┌────────

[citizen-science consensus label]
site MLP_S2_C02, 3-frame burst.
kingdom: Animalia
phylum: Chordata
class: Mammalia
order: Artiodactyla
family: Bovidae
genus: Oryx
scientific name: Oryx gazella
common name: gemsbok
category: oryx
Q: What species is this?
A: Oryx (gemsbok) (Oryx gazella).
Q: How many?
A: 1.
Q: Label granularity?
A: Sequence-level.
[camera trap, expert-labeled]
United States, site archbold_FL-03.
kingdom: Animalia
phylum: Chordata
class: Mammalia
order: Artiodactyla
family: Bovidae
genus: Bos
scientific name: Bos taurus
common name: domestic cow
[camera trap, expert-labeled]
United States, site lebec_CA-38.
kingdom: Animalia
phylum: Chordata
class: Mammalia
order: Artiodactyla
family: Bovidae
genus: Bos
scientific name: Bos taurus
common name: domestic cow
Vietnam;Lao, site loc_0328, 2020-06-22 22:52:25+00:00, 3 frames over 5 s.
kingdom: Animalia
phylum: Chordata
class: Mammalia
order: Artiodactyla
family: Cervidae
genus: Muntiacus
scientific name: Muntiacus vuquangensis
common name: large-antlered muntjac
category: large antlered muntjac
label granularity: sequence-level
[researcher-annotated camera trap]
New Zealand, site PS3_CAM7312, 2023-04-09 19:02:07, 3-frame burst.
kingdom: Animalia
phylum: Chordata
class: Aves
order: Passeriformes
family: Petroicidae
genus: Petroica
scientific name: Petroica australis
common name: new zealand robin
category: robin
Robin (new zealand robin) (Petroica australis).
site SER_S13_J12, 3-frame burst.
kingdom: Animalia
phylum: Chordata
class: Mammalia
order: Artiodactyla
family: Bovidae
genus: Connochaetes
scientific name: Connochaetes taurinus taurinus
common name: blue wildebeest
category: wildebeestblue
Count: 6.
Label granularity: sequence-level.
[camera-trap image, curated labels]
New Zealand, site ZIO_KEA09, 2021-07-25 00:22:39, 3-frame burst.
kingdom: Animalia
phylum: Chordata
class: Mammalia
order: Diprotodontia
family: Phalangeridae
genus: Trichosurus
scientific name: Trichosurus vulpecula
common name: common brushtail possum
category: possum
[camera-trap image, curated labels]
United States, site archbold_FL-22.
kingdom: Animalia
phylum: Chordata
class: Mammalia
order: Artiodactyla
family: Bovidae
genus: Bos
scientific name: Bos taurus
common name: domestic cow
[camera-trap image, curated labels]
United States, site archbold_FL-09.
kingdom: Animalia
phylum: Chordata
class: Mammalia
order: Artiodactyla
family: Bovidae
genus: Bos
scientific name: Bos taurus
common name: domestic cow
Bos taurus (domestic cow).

└────────

• [EXERCISE PROMPT] Each line of the listing must appear in the answer exactly as above.

• [RESULT OF THE TASK]
[citizen-science consensus label]
site MLP_S2_C02, 3-frame burst.
kingdom: Animalia
phylum: Chordata
class: Mammalia
order: Artiodactyla
family: Bovidae
genus: Oryx
scientific name: Oryx gazella
common name: gemsbok
category: oryx
Q: What species is this?
A: Oryx (gemsbok) (Oryx gazella).
Q: How many?
A: 1.
Q: Label granularity?
A: Sequence-level.
[camera trap, expert-labeled]
United States, site archbold_FL-03.
kingdom: Animalia
phylum: Chordata
class: Mammalia
order: Artiodactyla
family: Bovidae
genus: Bos
scientific name: Bos taurus
common name: domestic cow
[camera trap, expert-labeled]
United States, site lebec_CA-38.
kingdom: Animalia
phylum: Chordata
class: Mammalia
order: Artiodactyla
family: Bovidae
genus: Bos
scientific name: Bos taurus
common name: domestic cow
Vietnam;Lao, site loc_0328, 2020-06-22 22:52:25+00:00, 3 frames over 5 s.
kingdom: Animalia
phylum: Chordata
class: Mammalia
order: Artiodactyla
family: Cervidae
genus: Muntiacus
scientific name: Muntiacus vuquangensis
common name: large-antlered muntjac
category: large antlered muntjac
label granularity: sequence-level
[researcher-annotated camera trap]
New Zealand, site PS3_CAM7312, 2023-04-09 19:02:07, 3-frame burst.
kingdom: Animalia
phylum: Chordata
class: Aves
order: Passeriformes
family: Petroicidae
genus: Petroica
scientific name: Petroica australis
common name: new zealand robin
category: robin
Robin (new zealand robin) (Petroica australis).
site SER_S13_J12, 3-frame burst.
kingdom: Animalia
phylum: Chordata
class: Mammalia
order: Artiodactyla
family: Bovidae
genus: Connochaetes
scientific name: Connochaetes taurinus taurinus
common name: blue wildebeest
category: wildebeestblue
Count: 6.
Label granularity: sequence-level.
[camera-trap image, curated labels]
New Zealand, site ZIO_KEA09, 2021-07-25 00:22:39, 3-frame burst.
kingdom: Animalia
phylum: Chordata
class: Mammalia
order: Diprotodontia
family: Phalangeridae
genus: Trichosurus
scientific name: Trichosurus vulpecula
common name: common brushtail possum
category: possum
[camera-trap image, curated labels]
United States, site archbold_FL-22.
kingdom: Animalia
phylum: Chordata
class: Mammalia
order: Artiodactyla
family: Bovidae
genus: Bos
scientific name: Bos taurus
common name: domestic cow
[camera-trap image, curated labels]
United States, site archbold_FL-09.
kingdom: Animalia
phylum: Chordata
class: Mammalia
order: Artiodactyla
family: Bovidae
genus: Bos
scientific name: Bos taurus
common name: domestic cow
Bos taurus (domestic cow).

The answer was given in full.